How to interpret the output
- Regression equation: Gives your prediction rule for Y.
- Slope (b1): Positive means Y tends to rise as X rises; negative means the opposite.
- Intercept (b0): Baseline Y when X is zero (interpret with context).
- Correlation (r): Direction and strength of linear association, from -1 to +1.
- R²: Proportion of variation in Y explained by X.
- Residual standard error: Typical prediction error size in Y units.
Example interpretation
If your model returns Y = 1.2 + 0.85X with R² = 0.78:
- Each 1-unit increase in X is associated with a 0.85 increase in Y.
- About 78% of the variation in Y is explained by a linear trend with X.
- The remaining 22% may come from noise, omitted variables, or non-linear behavior.
Core assumptions of simple linear regression
For trustworthy results, these assumptions should be reasonably met:
- Linearity: The relationship between X and Y is approximately linear.
- Independence: Observations are independent from one another.
- Constant variance: Residual spread is similar across X values (homoscedasticity).
- Residual normality: Important for certain inferential procedures.
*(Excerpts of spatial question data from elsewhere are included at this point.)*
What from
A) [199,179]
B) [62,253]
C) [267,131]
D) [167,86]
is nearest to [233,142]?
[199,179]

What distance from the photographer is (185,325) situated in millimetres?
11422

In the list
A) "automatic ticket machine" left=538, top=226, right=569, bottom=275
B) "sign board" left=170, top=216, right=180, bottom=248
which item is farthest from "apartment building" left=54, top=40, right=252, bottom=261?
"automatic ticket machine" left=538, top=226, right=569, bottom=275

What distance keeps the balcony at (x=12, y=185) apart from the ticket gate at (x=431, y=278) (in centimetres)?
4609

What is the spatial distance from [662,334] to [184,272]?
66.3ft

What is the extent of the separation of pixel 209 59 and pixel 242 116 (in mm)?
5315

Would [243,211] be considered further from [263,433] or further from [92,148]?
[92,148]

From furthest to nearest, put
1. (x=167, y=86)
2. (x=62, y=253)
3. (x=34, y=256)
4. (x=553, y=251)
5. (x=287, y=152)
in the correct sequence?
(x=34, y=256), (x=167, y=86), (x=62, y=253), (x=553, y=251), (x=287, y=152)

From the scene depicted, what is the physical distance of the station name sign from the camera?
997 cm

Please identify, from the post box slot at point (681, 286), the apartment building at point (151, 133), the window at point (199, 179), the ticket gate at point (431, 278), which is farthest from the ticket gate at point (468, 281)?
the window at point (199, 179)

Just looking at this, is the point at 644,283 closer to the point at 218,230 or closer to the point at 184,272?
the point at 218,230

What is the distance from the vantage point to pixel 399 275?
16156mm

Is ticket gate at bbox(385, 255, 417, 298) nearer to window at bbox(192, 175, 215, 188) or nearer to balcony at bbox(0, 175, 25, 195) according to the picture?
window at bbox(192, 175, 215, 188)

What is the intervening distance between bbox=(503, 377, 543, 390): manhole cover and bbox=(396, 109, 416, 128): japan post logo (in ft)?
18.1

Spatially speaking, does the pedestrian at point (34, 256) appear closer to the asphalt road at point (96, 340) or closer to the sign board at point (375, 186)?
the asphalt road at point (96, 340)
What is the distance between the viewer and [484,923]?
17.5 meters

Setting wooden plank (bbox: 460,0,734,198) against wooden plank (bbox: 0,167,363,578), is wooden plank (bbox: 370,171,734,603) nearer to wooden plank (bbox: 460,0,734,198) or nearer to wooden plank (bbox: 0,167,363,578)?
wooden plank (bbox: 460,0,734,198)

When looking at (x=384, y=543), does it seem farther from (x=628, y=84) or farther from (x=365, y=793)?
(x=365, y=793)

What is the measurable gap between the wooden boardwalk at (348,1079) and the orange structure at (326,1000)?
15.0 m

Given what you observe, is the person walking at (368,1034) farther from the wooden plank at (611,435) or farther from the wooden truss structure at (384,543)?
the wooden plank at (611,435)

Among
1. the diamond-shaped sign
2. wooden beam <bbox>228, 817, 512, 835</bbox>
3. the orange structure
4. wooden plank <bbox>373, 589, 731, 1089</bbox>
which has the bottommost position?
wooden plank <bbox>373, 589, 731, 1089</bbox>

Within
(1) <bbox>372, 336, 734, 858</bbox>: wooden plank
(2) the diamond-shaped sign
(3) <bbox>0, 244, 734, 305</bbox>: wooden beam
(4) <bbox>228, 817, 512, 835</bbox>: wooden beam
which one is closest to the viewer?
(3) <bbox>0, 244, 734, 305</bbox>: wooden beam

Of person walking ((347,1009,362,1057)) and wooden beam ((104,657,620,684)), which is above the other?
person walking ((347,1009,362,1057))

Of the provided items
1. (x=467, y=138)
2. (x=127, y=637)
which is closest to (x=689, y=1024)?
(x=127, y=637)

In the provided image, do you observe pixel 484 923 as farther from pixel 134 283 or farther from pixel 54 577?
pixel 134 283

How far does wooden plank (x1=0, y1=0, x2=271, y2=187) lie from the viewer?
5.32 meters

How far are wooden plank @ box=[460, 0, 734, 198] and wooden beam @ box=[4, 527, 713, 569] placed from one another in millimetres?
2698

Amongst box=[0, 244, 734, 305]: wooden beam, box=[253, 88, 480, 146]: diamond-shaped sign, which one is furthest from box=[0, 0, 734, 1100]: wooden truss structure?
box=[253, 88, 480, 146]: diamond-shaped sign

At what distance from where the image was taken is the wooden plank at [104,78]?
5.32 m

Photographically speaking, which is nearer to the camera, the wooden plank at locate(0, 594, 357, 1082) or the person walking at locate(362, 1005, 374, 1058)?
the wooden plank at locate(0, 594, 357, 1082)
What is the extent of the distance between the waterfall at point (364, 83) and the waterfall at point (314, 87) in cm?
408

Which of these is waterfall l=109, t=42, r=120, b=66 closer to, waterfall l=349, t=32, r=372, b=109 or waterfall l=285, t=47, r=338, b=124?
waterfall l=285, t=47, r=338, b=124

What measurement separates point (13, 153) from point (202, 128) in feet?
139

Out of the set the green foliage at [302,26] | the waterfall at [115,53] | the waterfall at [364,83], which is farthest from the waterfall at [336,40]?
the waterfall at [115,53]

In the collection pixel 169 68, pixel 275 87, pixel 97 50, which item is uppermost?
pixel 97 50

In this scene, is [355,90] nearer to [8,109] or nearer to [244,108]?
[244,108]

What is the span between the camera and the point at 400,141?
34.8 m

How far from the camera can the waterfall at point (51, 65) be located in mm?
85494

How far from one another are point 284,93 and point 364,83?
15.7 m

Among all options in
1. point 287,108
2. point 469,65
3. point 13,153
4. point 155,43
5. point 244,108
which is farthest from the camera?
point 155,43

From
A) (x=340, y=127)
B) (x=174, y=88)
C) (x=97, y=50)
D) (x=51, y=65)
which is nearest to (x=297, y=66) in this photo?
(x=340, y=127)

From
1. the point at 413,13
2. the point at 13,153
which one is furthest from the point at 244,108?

- No major outliers: Extreme points can heavily distort slope and fit statistics.
Common mistakes to avoid
- Using mismatched X and Y list lengths
- Interpreting correlation as proof of causation
- Extrapolating too far outside the observed X range
- Ignoring residual patterns that suggest non-linearity
- Relying only on R² without checking domain logic
When this calculator is useful
This tool is ideal for quick analysis in business, finance, operations, education, and science whenever you need to quantify a linear trend or make straightforward predictions. For multiple predictors, interaction terms, or non-linear relationships, move to multiple regression or specialized modeling tools.